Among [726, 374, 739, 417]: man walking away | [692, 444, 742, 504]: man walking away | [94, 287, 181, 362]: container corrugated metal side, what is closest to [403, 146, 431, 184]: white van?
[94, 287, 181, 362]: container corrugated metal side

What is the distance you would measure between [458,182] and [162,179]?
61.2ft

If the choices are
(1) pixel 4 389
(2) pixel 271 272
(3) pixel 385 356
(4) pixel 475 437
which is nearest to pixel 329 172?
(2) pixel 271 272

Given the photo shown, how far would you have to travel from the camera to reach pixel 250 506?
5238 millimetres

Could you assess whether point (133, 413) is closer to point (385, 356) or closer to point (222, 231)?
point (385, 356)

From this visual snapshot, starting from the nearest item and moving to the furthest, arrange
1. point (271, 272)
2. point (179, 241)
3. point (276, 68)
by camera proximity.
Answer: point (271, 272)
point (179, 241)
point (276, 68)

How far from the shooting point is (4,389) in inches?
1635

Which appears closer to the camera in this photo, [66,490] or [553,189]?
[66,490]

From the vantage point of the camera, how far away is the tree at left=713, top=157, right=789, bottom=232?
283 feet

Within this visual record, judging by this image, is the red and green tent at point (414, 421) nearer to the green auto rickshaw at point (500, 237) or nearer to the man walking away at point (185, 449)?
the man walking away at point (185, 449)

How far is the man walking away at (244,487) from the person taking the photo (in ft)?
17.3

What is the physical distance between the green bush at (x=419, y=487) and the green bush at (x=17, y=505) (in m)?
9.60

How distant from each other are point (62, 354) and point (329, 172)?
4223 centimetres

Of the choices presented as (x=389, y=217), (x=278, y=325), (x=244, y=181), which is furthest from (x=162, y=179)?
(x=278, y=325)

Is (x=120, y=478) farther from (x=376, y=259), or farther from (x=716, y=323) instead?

--------

OBJECTIVE: Reproduce the entries above exactly.

RESULT FOR THIS EXERCISE:
Among [726, 374, 739, 417]: man walking away | [692, 444, 742, 504]: man walking away | [94, 287, 181, 362]: container corrugated metal side, what is closest to [403, 146, 431, 184]: white van?
[94, 287, 181, 362]: container corrugated metal side

What is the distance you would measure between [458,182] and [162,179]?
61.2ft

If the choices are
(1) pixel 4 389
(2) pixel 271 272
(3) pixel 385 356
(4) pixel 475 437
which is nearest to pixel 329 172?
(2) pixel 271 272

Given the photo shown, how far would you have to travel from the camera to reach pixel 250 506?
5238 millimetres

Could you assess whether point (133, 413) is closer to point (385, 356) or closer to point (222, 231)?
point (385, 356)

From this visual snapshot, starting from the nearest item and moving to the furthest, arrange
1. point (271, 272)
2. point (179, 241)
3. point (276, 68)
by camera proximity.
Answer: point (271, 272)
point (179, 241)
point (276, 68)

How far from the shooting point is (4,389) in inches?
1635

Which appears closer to the camera in this photo, [66,490] or [553,189]?
[66,490]

From the vantage point of the camera, how far away is the tree at left=713, top=157, right=789, bottom=232?
283 feet

Within this visual record, judging by this image, is the red and green tent at point (414, 421) nearer to the green auto rickshaw at point (500, 237) or nearer to the man walking away at point (185, 449)?
the man walking away at point (185, 449)

How far is the man walking away at (244,487) from the person taking the photo (in ft)?
17.3

What is the physical distance between the green bush at (x=419, y=487) and the green bush at (x=17, y=505) (in m)?
9.60

How distant from each other are point (62, 354) and point (329, 172)?
4223 centimetres

Of the choices presented as (x=389, y=217), (x=278, y=325), (x=244, y=181), which is furthest from (x=162, y=179)?
(x=278, y=325)

Is (x=120, y=478) farther from (x=376, y=259), or farther from (x=716, y=323) instead?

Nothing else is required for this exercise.